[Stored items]

BEGIN

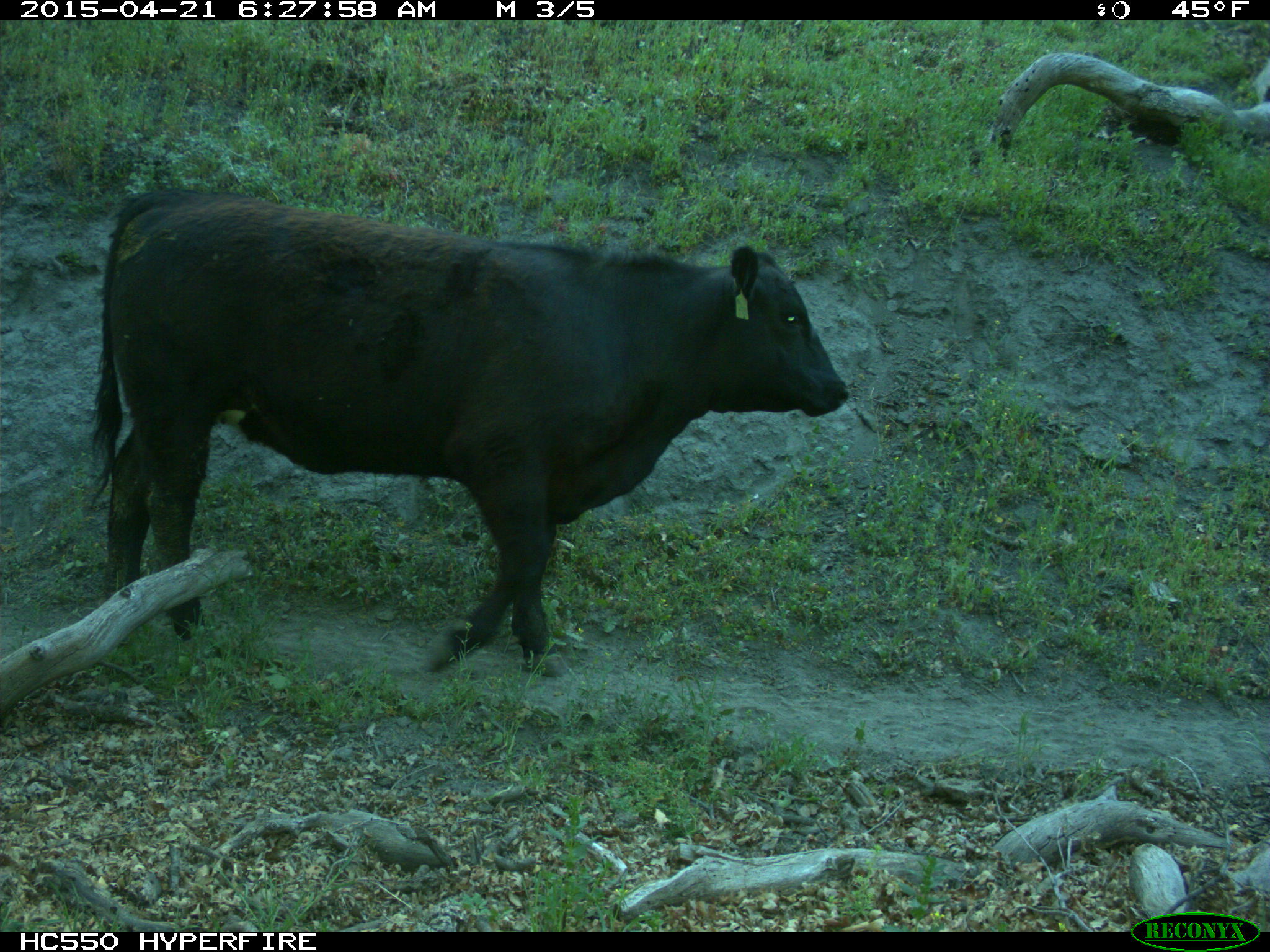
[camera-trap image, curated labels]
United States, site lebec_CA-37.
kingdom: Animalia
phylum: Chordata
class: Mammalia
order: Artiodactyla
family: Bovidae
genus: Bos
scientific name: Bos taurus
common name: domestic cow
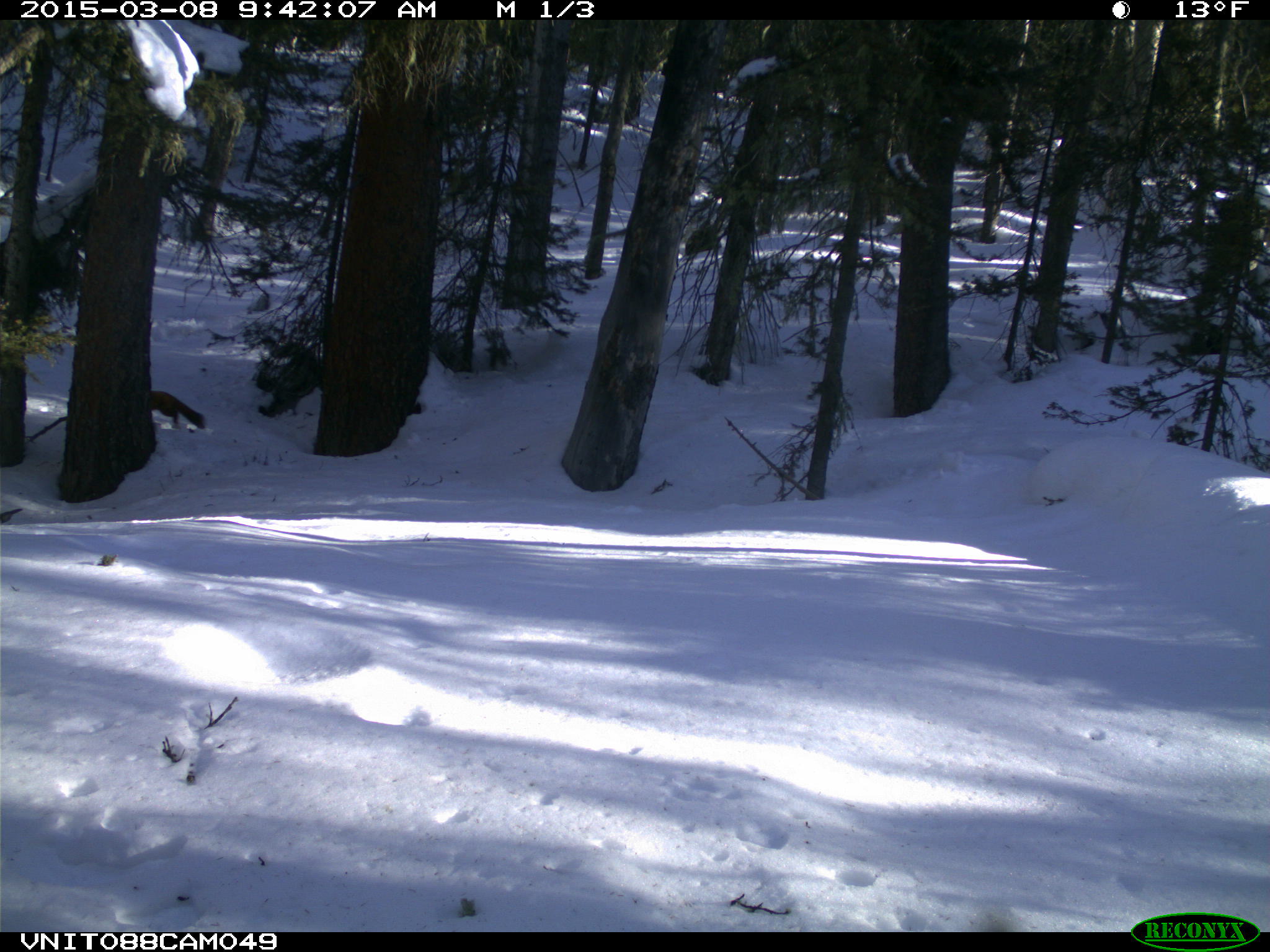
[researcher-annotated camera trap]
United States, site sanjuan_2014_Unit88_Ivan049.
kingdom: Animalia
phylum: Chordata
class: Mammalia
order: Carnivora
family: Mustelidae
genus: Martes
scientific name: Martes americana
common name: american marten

END
BEGIN

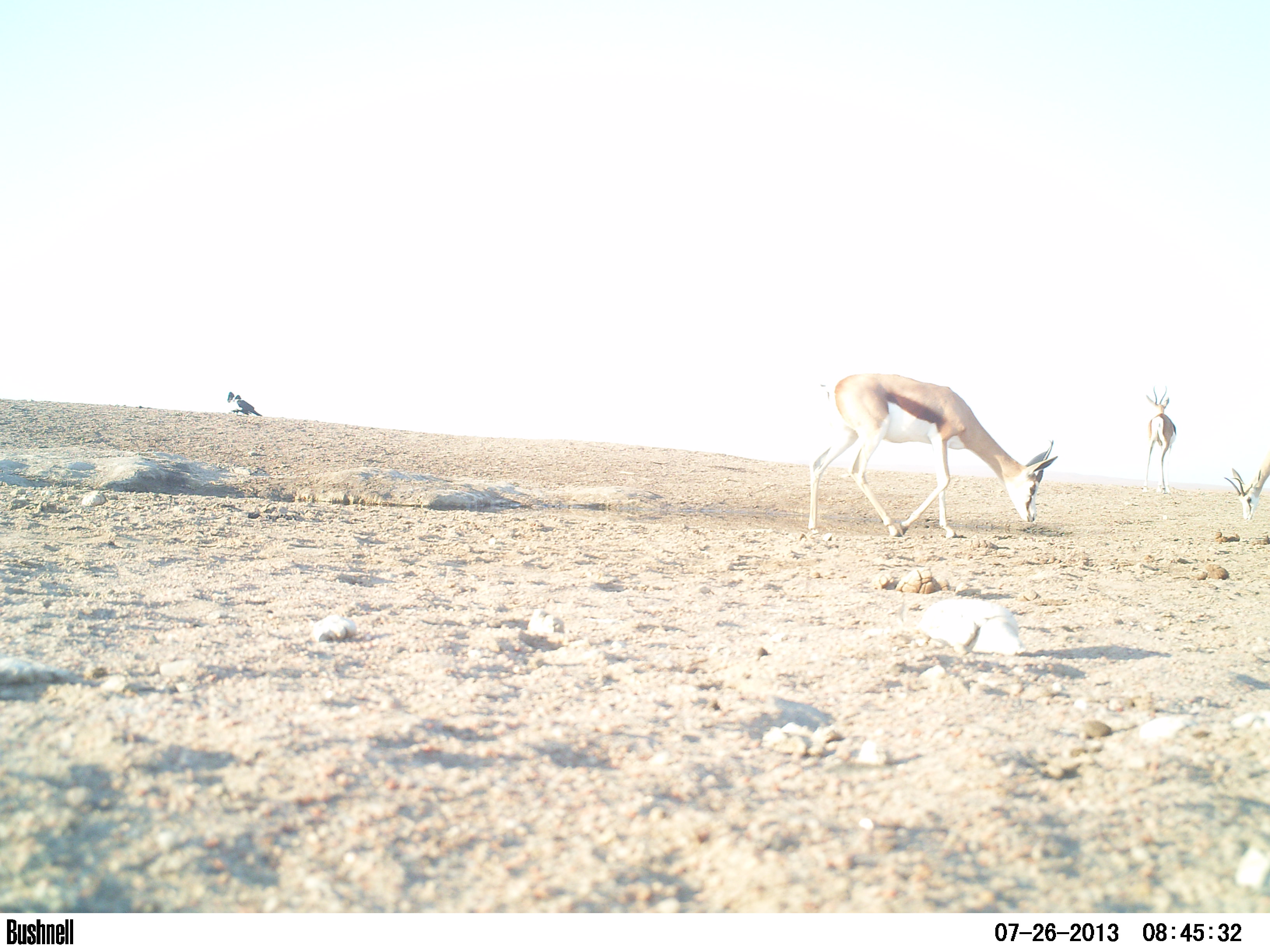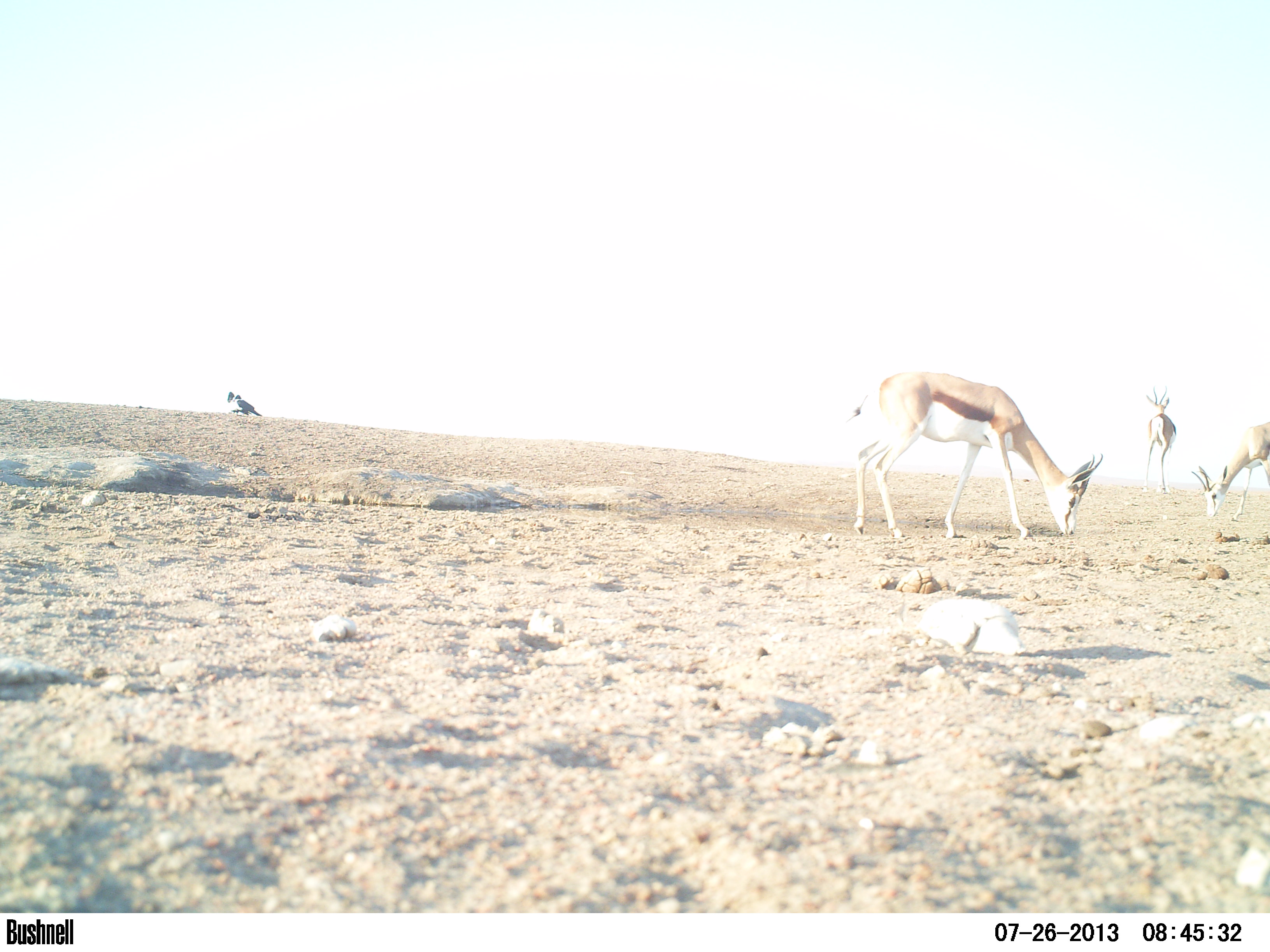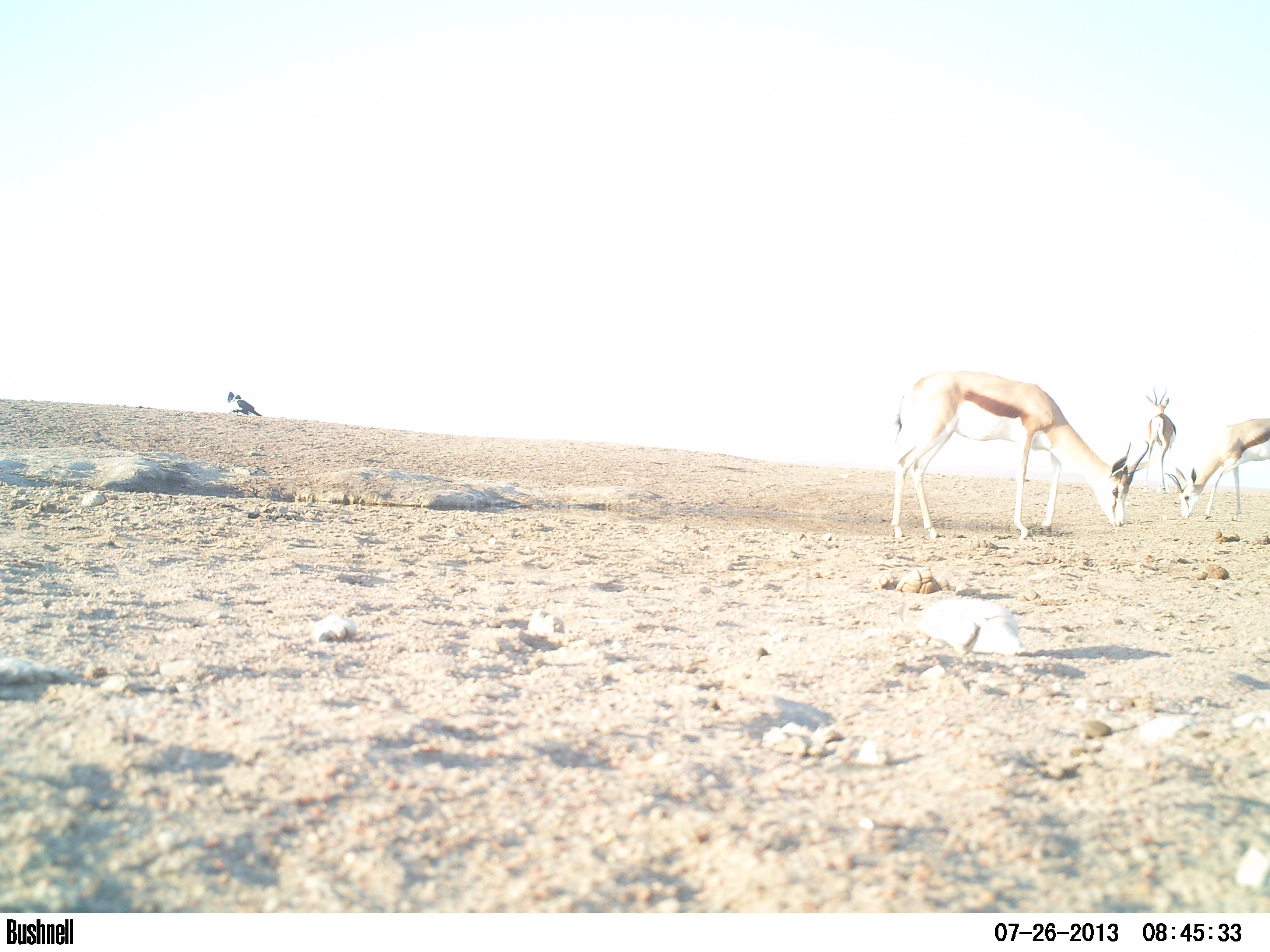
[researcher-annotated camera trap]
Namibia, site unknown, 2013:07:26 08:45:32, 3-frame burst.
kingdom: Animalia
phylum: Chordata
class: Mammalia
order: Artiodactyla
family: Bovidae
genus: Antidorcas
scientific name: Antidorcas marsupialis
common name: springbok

END

Using the entries above, repeat exactly the lines from the one with "United States, site lebec_CA-37." to the one with "common name: american marten", both included, and leave the pictures behind.

United States, site lebec_CA-37.
kingdom: Animalia
phylum: Chordata
class: Mammalia
order: Artiodactyla
family: Bovidae
genus: Bos
scientific name: Bos taurus
common name: domestic cow
[researcher-annotated camera trap]
United States, site sanjuan_2014_Unit88_Ivan049.
kingdom: Animalia
phylum: Chordata
class: Mammalia
order: Carnivora
family: Mustelidae
genus: Martes
scientific name: Martes americana
common name: american marten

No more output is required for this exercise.